Customer Service and Customer Experience are not the same thing. Here is a great example that demonstrates the point.
This subject may strike fear into the hearts of the Customer Experience & Customer Service communities. Hold on to your hats!
I have the utmost respect for Mary Portas, the retail guru; however there is an instance where maybe she didn’t get it quite right…
The instance I am referring to was a television show from early 2011 called Mary Portas – Secret Shopper – Are You Being Served? in which she looked into the state of Customer Services within the retail sector. She worked with a few different businesses, identifying genuine problems that these organisations had with poor Customer Services; and identifying ways in which these businesses could improve the way they work. She carried out Mystery Shopping exercises, which were filmed with secret cameras and then shown to some of the senior managers of these businesses, some of whom had believed that there were absolutely no issues until they were shown the videos.
Did Mary Portas get it wrong?
However one of the businesses that she did an expose on, which I believe was a little bit unfair, was Primark. Now, it is genuinely quite difficult to defend a ‘pile-it-high-sell-it-cheap’ discount retailer such as Primark, as some would argue that their ability to discount is based on the fact that they (possibly) operate questionable sourcing practices; however they are a very popular and financially successful retailer that many people in the UK are very comfortable shopping at. The morality of their business model is not the thing under scrutiny here.
When you go into a Primark store, one of the first things you notice is the low numbers of sales staff on the shop floor, despite the fact that the shop is usually packed out with bargain hunters. When Mary Portas did her expose of Primark, this is one of the key things that she focused on. An undercover camera showed her trying to obtain assistance from an extremely busy and flustered shop assistant, who provided her with quite a poor level of service.
In protest against the service she received, Mary Portas decided to take things into her own hands by taking a squad of surrogate sales assistants into the store to ‘assist’ with customer service delivery. On the surface, the act may seem to be reasonable. Mary Portas is attempting to persuade Primark that they should be providing their customers with a higher level of customer service. However I believe this position to be fundamentally wrong. Well, fundamentally wrong for Primark anyway.
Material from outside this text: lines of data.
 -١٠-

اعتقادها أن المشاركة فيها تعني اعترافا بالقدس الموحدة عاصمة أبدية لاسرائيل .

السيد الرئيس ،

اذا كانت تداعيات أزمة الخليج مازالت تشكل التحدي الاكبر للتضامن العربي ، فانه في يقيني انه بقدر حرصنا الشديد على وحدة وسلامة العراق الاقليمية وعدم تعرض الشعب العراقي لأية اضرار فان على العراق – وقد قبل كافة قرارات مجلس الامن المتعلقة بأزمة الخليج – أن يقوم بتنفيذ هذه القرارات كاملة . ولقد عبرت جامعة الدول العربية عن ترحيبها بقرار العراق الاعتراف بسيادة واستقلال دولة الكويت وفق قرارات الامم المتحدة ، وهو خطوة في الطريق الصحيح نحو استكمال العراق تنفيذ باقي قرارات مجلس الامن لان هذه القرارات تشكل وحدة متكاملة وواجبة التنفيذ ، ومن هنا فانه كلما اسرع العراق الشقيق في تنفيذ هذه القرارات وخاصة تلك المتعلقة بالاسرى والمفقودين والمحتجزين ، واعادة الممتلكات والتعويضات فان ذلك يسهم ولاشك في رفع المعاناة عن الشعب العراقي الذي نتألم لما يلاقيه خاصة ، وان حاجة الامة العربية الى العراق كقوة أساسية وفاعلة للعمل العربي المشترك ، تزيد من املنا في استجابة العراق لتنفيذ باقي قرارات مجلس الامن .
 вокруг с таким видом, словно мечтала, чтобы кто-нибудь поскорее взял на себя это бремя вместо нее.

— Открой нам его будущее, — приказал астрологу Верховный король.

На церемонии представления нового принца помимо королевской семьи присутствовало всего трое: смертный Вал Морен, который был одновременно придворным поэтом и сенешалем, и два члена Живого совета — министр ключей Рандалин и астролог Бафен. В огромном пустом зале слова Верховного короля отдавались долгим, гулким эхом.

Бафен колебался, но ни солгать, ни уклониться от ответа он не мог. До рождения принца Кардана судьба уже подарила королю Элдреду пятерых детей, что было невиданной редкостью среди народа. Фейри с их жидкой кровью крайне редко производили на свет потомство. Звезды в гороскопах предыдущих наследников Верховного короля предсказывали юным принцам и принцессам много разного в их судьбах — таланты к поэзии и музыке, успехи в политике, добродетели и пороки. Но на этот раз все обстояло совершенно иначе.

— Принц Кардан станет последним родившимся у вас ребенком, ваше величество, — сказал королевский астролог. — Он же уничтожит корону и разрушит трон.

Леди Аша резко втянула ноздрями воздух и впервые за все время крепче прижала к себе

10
This may sound wrong coming from a Customer Experience advocate, but I don’t think it is. Herein lies one of the fundamental differences between Customer Experience and Customer Service. Primark’s strategy has never been focused on Customer Service. As already discussed, as a discount retailer, their focus is on maintaining low overheads in order that they can deliver low prices to their end customers. Any sales staff on the shop floor are there to complete sales and to re-stack shelves.
If you shop at Primark, you don’t expect amazing customer service. It’s part of the deal. It’s all part of the brand promise they make their customers. Fashionable non-durable clothes at cheap prices. If they started delivering great customer service by increasing the number of sales staff, their overheads would go up and the prices would need to go up accordingly. And Primark… well, it just wouldn’t be Primark any more.
I’m certainly not advocating poor customer service or the discount retailer approach to doing business; however Primark have chosen that strategy; and according to their most recent financial results, it is working well for them. They are undoubtedly the cost leader in high-street retail fashion. For them, changing their approach to customer service would mean a fundamental shift in their business strategy. Portas’ ideas on customer service are honourable; however for Primark they would probably be wrong.
Customer Experience isn’t always about delivering the best possible Customer Service, it is about choosing a strategy that enables you to deliver to the promise you have made to customers – the customer experience they expect to get. If Primark increased their prices as a result of improving their Customer Service, they would be breaking their promise to the customer; and the customer would, ironically, get a worse overall Customer Experience as a result.
Could Primark improve their service without increasing their costs? Maybe. But this isn’t going to happen by quadrupling the numbers of sales staff they have walking the shop floor.
So, for my money, in this instance, Mary Portas got it wrong. Sorry Mary! Don’t get your knickers in a twist!